4. Are You Neglecting the Creative Side?
Using low-quality images or overly formal graphics leads to low engagement.
Step-by-Step Solution:
Use real-life visuals: happy clients, property highlights, financial calculators.
Incorporate short videos or infographics to explain complex concepts.
Add text overlays for key points since 80% of users watch videos muted.
Supporting Data: Video ads in finance campaigns generate 48% more engagement than static images (Source: Wyzowl, 2024).
5. Are You Targeting the Right People?
Finance ads are often too broad (“everyone with money”) or too narrow, resulting in low performance.
Step-by-Step Solution:
Identify your existing clients.
Upload them as a Custom Audience in Meta Ads Manager.
Build a 1% Lookalike Audience to find new, similar leads.
Test relevant interests like “homeownership,” “investment property,” or “financial planning.”
Compare performance and optimise based on CTR and conversion rates.
Why It Matters: Targeting the right people increases lead quality and reduces wasted ad spend.
6. Not Optimising Campaigns: Are You Wasting Your Ad Budget?
Many businesses launch ads and forget them. Poor-performing ads continue to run, wasting money.
Step-by-Step Solution:
Track key metrics: CTR, CPL (Cost per Lead), and conversion rate.
Run A/B tests for visuals, ad copy, and CTAs.

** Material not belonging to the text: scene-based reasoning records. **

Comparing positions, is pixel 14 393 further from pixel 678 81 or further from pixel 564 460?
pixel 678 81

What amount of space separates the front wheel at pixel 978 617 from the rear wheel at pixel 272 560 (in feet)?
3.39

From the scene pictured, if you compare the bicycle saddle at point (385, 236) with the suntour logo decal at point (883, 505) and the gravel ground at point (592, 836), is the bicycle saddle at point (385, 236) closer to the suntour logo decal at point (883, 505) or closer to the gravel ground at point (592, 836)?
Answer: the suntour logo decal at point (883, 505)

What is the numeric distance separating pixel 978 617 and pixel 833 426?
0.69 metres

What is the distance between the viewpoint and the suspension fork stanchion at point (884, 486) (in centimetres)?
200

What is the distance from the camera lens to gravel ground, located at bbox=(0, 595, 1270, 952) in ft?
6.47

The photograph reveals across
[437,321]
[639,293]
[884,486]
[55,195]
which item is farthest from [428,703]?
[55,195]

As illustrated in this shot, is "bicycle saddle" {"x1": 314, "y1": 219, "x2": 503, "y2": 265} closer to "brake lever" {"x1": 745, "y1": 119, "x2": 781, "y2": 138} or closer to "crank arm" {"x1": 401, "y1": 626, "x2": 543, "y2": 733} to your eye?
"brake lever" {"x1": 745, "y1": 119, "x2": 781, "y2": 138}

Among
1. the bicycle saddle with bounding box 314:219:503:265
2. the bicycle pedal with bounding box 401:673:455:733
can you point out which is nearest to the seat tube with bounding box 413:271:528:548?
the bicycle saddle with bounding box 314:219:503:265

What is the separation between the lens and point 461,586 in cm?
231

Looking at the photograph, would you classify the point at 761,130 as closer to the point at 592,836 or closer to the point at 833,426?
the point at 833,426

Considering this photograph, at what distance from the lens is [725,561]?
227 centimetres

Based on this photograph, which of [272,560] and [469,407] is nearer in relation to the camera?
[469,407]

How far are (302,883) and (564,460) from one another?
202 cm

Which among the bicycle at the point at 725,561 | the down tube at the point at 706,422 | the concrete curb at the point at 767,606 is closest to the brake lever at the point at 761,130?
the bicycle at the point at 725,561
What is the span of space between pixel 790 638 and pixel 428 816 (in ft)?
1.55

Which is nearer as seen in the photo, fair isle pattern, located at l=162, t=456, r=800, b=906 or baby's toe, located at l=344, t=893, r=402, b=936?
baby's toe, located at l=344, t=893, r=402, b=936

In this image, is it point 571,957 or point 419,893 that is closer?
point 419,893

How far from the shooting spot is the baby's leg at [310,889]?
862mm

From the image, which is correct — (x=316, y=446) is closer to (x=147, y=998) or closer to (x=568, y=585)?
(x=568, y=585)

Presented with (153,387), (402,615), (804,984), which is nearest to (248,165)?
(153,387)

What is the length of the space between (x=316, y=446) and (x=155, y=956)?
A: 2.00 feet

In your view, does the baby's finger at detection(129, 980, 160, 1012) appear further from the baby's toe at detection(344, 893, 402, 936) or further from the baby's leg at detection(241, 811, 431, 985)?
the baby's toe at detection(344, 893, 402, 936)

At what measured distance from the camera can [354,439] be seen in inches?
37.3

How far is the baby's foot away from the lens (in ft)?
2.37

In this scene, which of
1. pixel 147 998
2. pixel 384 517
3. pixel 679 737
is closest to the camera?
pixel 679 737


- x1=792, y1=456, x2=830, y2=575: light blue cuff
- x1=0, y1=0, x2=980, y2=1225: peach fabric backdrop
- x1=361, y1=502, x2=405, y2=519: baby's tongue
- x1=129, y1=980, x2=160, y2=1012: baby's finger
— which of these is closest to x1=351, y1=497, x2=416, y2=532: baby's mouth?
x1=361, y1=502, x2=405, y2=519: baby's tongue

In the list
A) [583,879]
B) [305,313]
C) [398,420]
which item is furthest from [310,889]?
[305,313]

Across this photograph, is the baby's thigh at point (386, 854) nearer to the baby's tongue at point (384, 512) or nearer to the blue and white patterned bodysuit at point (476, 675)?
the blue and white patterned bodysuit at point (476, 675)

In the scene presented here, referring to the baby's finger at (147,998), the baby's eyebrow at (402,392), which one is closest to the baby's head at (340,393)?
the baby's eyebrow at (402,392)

Pause underperforming ads; scale winners.
Adjust targeting, offers, and creative weekly.
Supporting Data: HubSpot 2024 reports that companies that consistently A/B test ads see 37% higher ROI than those that don’t.
7. How Can Finance Businesses Avoid These Pitfalls?

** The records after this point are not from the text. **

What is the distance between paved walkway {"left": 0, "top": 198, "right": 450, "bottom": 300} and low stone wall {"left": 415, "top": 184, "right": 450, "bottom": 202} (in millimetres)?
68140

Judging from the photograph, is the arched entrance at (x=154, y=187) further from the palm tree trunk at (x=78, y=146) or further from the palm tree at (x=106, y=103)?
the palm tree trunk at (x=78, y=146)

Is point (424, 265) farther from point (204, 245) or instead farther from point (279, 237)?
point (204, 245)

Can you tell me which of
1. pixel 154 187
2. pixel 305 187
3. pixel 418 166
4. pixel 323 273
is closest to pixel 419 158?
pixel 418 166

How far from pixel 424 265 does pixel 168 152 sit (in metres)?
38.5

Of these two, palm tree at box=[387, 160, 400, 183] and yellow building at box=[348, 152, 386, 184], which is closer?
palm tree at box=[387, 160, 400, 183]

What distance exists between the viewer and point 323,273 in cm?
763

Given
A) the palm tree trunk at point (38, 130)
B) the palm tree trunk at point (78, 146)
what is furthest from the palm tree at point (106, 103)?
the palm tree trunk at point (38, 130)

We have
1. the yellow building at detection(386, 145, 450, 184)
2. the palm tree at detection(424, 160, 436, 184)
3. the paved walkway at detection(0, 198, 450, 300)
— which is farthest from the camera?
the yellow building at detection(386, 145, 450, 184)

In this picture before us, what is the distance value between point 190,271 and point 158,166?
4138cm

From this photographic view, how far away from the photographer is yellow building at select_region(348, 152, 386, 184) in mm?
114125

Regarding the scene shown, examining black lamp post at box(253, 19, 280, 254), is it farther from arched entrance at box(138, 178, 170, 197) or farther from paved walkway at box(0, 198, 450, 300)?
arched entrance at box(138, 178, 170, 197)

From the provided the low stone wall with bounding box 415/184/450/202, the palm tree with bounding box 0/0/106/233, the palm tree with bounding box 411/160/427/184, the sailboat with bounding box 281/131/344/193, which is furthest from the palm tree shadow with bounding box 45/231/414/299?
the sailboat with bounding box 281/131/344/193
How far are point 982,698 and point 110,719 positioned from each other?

Avoiding these mistakes requires a structured approach:
Stay compliant with Special Ad Categories.
Prioritise clarity and simplicity in messaging.
Invest in visuals and video to boost engagement.

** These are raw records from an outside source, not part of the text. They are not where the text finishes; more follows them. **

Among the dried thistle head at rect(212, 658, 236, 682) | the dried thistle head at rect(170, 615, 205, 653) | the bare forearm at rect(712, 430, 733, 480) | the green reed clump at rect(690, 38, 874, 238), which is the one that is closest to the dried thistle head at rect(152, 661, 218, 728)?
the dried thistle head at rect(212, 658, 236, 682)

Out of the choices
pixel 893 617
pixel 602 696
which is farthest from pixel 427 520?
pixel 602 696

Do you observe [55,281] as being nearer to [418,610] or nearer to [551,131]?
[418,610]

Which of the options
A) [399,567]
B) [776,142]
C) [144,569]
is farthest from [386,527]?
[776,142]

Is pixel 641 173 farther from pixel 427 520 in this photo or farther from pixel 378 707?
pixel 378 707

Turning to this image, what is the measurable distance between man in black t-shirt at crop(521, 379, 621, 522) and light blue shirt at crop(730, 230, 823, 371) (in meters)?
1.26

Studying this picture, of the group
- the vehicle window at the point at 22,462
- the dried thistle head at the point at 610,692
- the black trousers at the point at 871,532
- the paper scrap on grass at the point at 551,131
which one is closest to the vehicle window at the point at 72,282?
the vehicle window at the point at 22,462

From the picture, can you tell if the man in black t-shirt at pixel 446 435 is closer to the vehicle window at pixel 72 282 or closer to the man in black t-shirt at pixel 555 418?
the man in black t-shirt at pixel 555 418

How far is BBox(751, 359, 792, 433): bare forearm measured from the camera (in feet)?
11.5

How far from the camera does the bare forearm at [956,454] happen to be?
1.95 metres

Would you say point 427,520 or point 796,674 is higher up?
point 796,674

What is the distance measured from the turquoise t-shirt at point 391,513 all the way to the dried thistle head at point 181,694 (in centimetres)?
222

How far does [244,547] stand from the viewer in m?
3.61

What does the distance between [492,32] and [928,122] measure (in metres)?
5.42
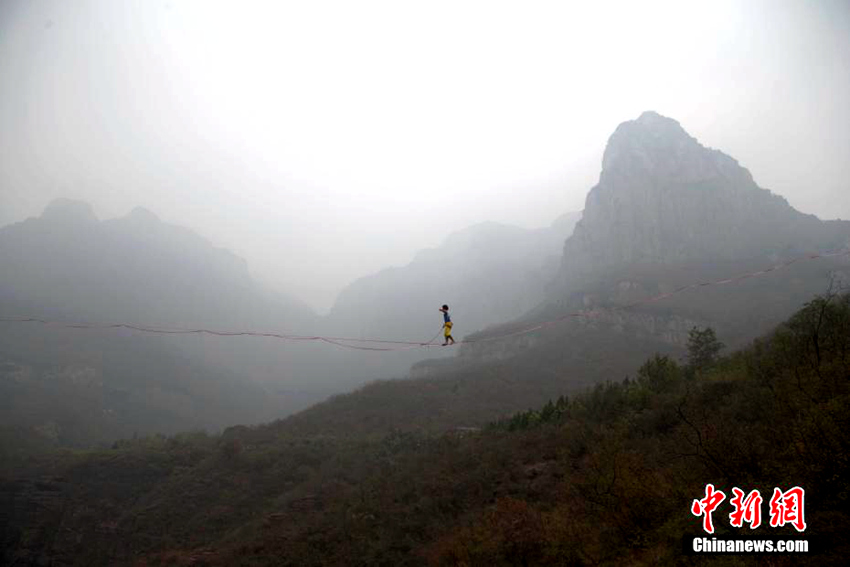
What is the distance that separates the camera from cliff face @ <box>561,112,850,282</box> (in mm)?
99812

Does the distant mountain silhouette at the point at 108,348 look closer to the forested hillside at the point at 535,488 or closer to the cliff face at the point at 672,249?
the forested hillside at the point at 535,488

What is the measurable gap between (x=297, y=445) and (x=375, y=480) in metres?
16.4

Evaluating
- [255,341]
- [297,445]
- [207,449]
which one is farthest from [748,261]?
[255,341]

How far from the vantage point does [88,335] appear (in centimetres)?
10731

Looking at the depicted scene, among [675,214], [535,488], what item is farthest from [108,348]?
[675,214]

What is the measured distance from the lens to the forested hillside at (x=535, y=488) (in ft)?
20.3

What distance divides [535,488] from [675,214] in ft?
407

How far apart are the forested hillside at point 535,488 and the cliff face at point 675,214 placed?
96.8 metres

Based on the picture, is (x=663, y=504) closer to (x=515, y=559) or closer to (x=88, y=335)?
(x=515, y=559)

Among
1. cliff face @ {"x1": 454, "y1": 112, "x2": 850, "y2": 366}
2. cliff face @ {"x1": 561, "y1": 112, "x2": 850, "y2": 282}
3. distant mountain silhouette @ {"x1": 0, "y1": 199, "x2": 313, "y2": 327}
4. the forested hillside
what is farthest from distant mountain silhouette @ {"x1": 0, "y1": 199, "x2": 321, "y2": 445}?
cliff face @ {"x1": 561, "y1": 112, "x2": 850, "y2": 282}

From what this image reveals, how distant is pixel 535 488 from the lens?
10.7 meters

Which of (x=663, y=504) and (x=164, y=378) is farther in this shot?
(x=164, y=378)

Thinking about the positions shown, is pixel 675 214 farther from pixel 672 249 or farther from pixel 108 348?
pixel 108 348

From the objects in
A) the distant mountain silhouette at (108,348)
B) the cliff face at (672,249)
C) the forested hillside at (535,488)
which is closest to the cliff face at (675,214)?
the cliff face at (672,249)
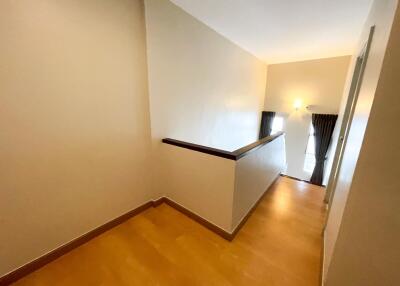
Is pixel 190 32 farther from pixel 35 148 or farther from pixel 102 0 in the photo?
pixel 35 148

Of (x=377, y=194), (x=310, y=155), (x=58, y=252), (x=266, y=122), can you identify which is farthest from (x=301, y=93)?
(x=58, y=252)

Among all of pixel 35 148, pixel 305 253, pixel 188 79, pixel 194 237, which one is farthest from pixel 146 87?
pixel 305 253

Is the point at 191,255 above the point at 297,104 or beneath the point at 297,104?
beneath

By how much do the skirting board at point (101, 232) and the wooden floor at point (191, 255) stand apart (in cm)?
4

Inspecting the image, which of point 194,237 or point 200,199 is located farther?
point 200,199

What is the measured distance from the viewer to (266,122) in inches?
185

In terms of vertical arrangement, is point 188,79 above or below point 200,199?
above

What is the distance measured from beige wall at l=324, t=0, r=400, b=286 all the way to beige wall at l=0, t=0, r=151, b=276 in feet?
5.84

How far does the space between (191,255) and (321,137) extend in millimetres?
4005

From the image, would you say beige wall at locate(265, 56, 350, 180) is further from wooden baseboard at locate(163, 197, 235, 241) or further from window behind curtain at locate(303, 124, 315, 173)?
wooden baseboard at locate(163, 197, 235, 241)

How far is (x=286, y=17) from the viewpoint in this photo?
6.85 feet

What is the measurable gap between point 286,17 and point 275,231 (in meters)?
2.57

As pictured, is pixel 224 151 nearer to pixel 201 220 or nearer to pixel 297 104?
pixel 201 220

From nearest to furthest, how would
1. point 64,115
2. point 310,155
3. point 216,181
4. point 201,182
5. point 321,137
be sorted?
1. point 64,115
2. point 216,181
3. point 201,182
4. point 321,137
5. point 310,155
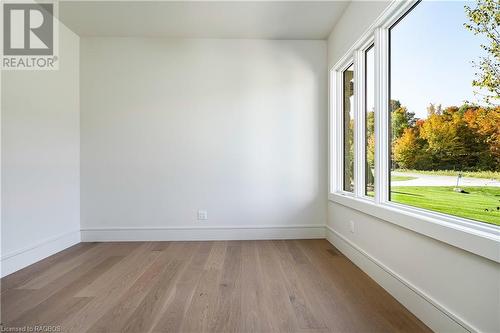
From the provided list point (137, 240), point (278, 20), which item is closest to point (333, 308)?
point (137, 240)

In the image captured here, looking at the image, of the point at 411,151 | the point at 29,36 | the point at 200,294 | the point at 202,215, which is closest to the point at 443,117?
the point at 411,151

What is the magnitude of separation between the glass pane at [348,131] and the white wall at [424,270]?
0.45 meters

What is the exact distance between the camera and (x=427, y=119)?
182cm

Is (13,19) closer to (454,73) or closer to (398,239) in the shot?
(454,73)

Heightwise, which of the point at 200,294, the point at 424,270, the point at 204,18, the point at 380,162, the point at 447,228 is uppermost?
the point at 204,18

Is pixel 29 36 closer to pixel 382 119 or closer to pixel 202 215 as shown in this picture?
pixel 202 215

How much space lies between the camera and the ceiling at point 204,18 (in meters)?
2.81

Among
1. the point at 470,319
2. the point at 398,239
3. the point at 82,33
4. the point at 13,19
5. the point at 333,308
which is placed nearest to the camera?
the point at 470,319

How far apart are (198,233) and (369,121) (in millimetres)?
2406

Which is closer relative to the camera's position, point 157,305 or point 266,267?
point 157,305

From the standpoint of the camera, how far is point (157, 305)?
1.85 metres

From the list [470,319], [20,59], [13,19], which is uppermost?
[13,19]

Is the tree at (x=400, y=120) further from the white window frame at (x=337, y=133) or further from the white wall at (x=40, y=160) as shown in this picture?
the white wall at (x=40, y=160)

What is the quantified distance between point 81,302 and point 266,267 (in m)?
1.50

Build smart targeting strategies based on real data.
Continuously optimise to maximise ROI.
8. How Can BIK Media Help Finance Businesses Avoid These Mistakes?
Running social media ads for finance isn’t simple. Special Ad Category restrictions, compliance rules, and competitive audiences make campaigns challenging. BIK Media simplifies the process:
Compliance First: Campaigns follow Meta’s advertising guidelines.
Creative That Converts: Engaging visuals, videos, and carousels that resonate.
Smart Targeting: Custom and lookalike audiences to reach qualified leads.
Data-Driven Optimisation: Continuous testing ensures every dollar is spent efficiently.
By combining strategy, compliance, and creative execution, BIK Media turns social media campaigns into consistent lead-generation engines.
8. Conclusion
Social media ads can be one of the most powerful tools for finance businesses — but only if done right.
By avoiding these five common mistakes, finance brands can reduce wasted spend, improve engagement, and consistently generate quality leads.